Dene

Print

A language of Canada

Alternate Names
Dëne Súline, “Chipewyan” (pej.)
Autonym
Dënesųłıné
Population

10,700 (2016 census).

Location

Northern Alberta, Saskatchewan, Manitoba, southeastern Northwest Territories (Snowdrift and Fort Resolution), Fort Smith, Fort Chipewyan, Wolliston Post, Buffalo Narrows, Brochet, and some communities in Reindeer Lake.

Language Status

6b (Threatened). Recognized language (1988, NWT Official Languages Act, Chapter 56 (Supplemented), Section 4), restricted official use.
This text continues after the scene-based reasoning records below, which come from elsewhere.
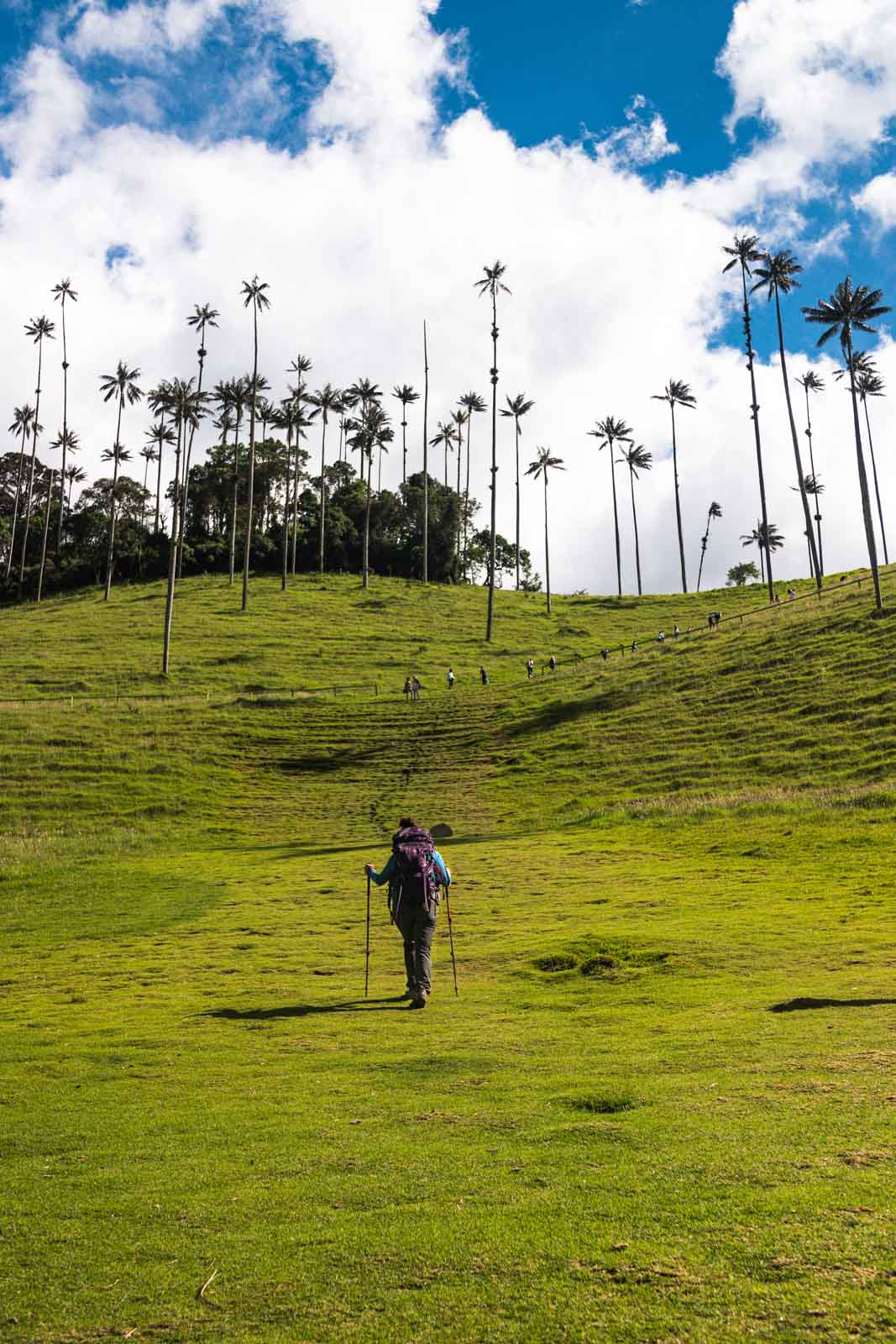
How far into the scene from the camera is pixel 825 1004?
10.5 metres

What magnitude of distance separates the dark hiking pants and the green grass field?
1.83 feet

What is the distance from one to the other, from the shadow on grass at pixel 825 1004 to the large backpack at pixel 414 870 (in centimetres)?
437

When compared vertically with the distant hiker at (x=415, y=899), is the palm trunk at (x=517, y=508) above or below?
above

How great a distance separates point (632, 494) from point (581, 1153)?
143m

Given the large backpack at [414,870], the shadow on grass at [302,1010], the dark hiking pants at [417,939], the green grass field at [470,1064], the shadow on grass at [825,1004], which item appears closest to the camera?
the green grass field at [470,1064]

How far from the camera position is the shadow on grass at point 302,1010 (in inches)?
456

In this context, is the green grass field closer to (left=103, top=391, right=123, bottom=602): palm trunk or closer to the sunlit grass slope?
the sunlit grass slope

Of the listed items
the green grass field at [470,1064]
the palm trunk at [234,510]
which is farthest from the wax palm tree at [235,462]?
the green grass field at [470,1064]

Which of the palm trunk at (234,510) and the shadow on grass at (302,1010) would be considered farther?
the palm trunk at (234,510)

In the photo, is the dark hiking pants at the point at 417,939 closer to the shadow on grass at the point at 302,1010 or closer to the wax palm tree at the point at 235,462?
the shadow on grass at the point at 302,1010

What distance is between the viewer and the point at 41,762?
138 ft

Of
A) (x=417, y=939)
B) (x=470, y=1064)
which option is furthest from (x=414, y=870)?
(x=470, y=1064)

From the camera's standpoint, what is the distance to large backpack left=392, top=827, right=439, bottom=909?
12.1 metres

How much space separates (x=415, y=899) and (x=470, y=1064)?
345cm
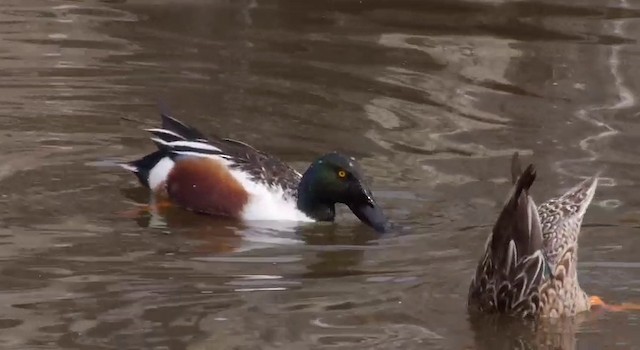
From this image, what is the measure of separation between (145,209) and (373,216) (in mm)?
1308

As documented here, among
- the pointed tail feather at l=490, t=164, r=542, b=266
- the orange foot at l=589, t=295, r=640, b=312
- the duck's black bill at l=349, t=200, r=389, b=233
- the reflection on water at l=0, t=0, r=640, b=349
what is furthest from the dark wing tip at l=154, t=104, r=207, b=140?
the orange foot at l=589, t=295, r=640, b=312

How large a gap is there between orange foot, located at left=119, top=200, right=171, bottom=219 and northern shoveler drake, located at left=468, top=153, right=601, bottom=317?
2238 millimetres

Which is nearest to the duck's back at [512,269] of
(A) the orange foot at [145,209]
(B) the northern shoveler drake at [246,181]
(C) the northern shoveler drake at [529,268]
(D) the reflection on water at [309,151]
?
(C) the northern shoveler drake at [529,268]

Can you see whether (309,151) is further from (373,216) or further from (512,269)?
(512,269)

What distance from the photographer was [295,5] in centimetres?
1318

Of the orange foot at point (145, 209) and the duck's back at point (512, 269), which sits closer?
the duck's back at point (512, 269)

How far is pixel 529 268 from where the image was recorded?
7.00m

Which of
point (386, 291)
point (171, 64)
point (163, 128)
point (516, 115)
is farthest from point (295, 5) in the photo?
point (386, 291)

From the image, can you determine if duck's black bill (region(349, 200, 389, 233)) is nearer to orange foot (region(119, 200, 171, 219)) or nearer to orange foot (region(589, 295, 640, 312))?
orange foot (region(119, 200, 171, 219))

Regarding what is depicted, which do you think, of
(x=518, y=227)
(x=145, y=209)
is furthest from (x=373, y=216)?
(x=518, y=227)

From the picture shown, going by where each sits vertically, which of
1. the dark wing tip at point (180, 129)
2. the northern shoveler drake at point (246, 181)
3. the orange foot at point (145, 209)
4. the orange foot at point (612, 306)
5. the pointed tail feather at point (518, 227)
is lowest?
the orange foot at point (145, 209)

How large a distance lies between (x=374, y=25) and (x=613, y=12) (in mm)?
1979

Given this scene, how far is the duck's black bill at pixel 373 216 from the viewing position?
8.45m

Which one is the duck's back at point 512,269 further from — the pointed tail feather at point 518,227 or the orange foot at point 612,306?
the orange foot at point 612,306
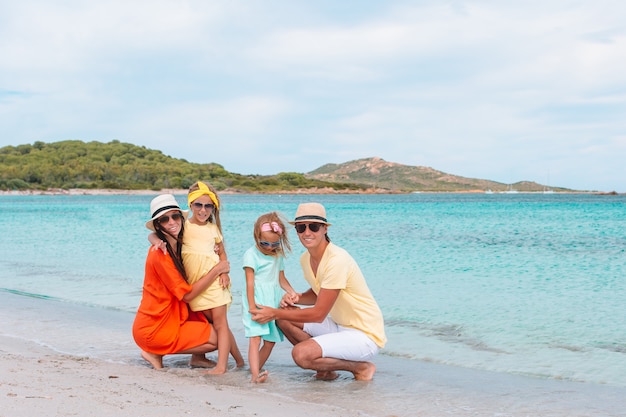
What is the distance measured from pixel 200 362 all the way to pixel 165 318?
62cm

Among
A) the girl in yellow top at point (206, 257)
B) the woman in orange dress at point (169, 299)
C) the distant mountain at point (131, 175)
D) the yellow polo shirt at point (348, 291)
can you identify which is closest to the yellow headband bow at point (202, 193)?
the girl in yellow top at point (206, 257)

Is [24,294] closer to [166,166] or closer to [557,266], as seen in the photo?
[557,266]

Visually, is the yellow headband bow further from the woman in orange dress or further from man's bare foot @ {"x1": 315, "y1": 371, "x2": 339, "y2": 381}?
man's bare foot @ {"x1": 315, "y1": 371, "x2": 339, "y2": 381}

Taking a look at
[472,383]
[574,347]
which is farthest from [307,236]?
[574,347]

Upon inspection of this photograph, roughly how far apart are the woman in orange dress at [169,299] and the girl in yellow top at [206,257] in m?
0.08

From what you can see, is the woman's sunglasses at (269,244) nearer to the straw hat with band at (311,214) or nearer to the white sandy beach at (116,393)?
the straw hat with band at (311,214)

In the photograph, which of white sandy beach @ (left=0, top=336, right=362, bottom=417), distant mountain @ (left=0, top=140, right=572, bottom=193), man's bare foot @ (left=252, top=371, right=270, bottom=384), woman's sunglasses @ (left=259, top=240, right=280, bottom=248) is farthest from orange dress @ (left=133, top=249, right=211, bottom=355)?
distant mountain @ (left=0, top=140, right=572, bottom=193)

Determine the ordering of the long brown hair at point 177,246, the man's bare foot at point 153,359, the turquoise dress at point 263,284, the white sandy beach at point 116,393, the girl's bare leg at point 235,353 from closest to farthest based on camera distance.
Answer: the white sandy beach at point 116,393
the turquoise dress at point 263,284
the long brown hair at point 177,246
the man's bare foot at point 153,359
the girl's bare leg at point 235,353

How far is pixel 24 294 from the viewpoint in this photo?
10.5 metres

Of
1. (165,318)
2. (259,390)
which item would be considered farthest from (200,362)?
(259,390)

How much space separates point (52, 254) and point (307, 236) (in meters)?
14.2

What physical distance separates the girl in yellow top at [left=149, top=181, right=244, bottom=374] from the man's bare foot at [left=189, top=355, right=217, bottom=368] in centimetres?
29

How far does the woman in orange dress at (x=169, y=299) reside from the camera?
527 cm

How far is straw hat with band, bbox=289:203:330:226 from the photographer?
498cm
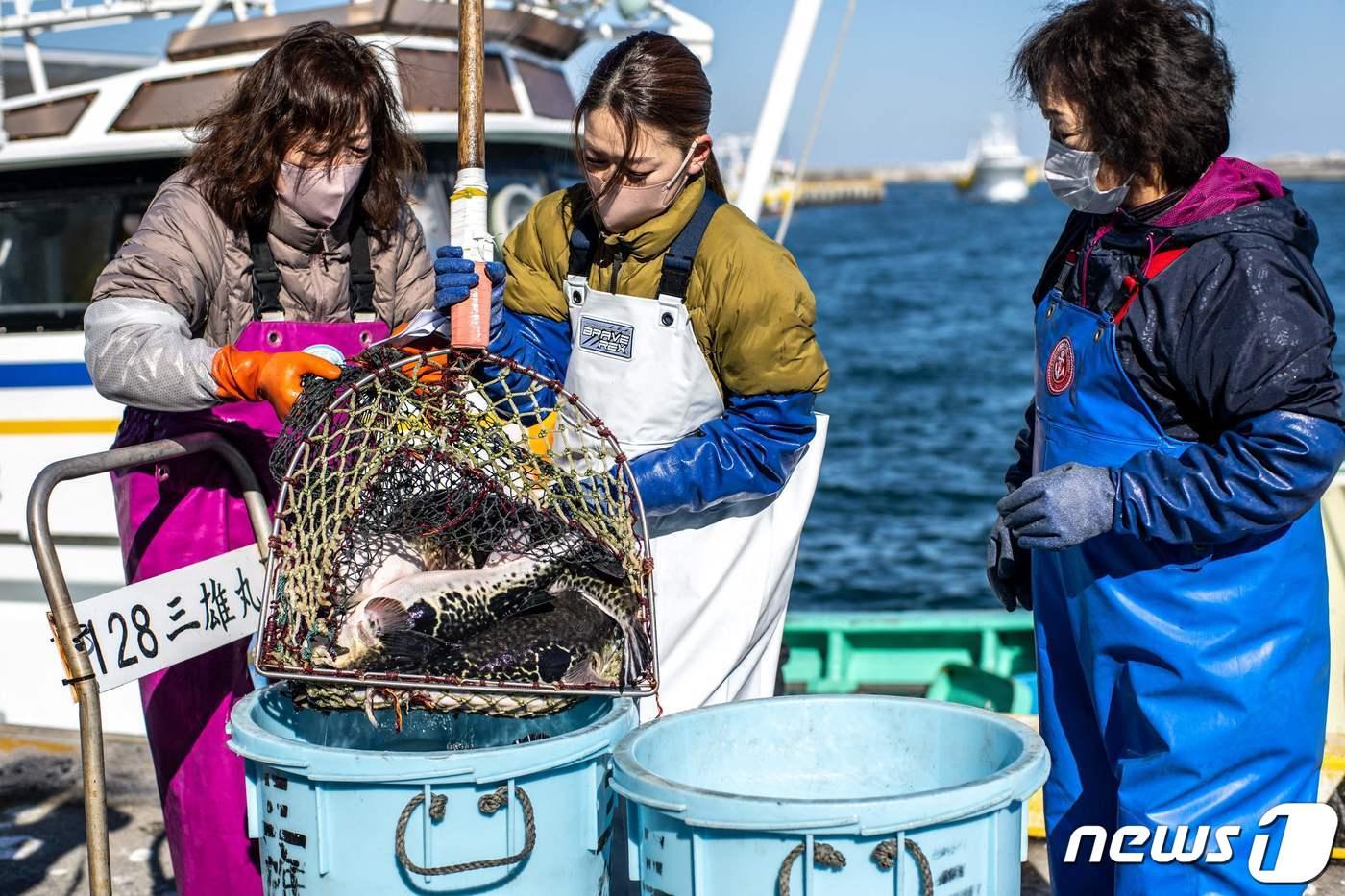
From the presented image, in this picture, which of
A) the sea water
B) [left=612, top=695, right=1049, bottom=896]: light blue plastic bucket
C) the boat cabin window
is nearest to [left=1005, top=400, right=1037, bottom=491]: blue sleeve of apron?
[left=612, top=695, right=1049, bottom=896]: light blue plastic bucket

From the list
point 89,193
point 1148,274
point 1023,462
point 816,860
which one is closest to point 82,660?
point 816,860

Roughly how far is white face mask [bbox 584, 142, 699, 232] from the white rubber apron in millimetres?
171

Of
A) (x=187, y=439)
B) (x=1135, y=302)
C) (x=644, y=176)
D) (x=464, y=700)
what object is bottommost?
(x=464, y=700)

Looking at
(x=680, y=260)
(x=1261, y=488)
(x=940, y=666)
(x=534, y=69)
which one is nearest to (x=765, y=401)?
(x=680, y=260)

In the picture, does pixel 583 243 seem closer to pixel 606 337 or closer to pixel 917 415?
pixel 606 337

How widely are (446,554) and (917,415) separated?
23.0 metres

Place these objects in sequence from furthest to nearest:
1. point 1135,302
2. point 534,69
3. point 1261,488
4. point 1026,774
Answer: point 534,69, point 1135,302, point 1261,488, point 1026,774

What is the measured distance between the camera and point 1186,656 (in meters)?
2.54

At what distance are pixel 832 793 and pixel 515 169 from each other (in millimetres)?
4788

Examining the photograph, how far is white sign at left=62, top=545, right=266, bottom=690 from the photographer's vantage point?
2.72 metres

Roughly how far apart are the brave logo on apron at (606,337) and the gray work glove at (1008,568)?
2.90 feet

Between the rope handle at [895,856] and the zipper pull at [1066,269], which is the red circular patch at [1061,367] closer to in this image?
the zipper pull at [1066,269]

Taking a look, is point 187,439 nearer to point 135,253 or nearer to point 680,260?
point 135,253

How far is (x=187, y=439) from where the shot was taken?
3098mm
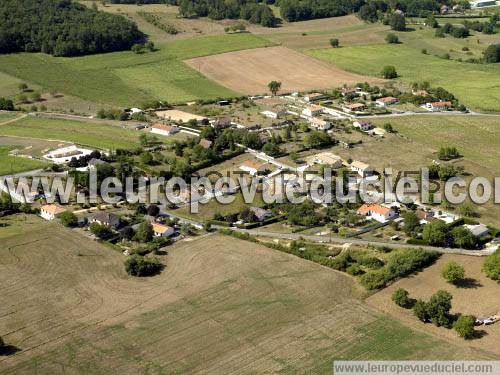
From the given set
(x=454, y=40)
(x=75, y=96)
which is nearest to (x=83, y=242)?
(x=75, y=96)

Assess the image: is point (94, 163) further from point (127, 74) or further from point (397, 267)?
point (127, 74)

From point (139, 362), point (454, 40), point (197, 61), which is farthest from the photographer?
point (454, 40)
Language of recognized indigenous peoples: Athabasca Chipewyan, Barren Lands, Birch Narrows, Black Lake, Buffalo River Dene, Chipewyan Prairie, Clearwater River Dene, Cold Lake, Deninu K’ue, English River, Fond du Lac, Fort McKay, Fort McMurray, Hatchet Lake, K’atlodeeche, Lutsel K’e Dene, Northlands Denesuline, Salt River, Sayisi Dene, Smith’s Landing, Yellowknives Dene.

Dialects

Yellowknife.

Language Use

Very few readers of Dëne. In La Loche some children still learn Dëne. Proportion of speakers much higher in some remote areas where some children are more fluent in Dëne than English [eng]. Also use English [eng].

Language Development
Literacy rate in L1: 1%–5%. Literacy rate in L2: 25%–50%. Dictionary. Grammar. NT: 1881.
Writing

Latin script [Latn]. Unified Canadian Aboriginal Syllabics script [Cans], no longer in use.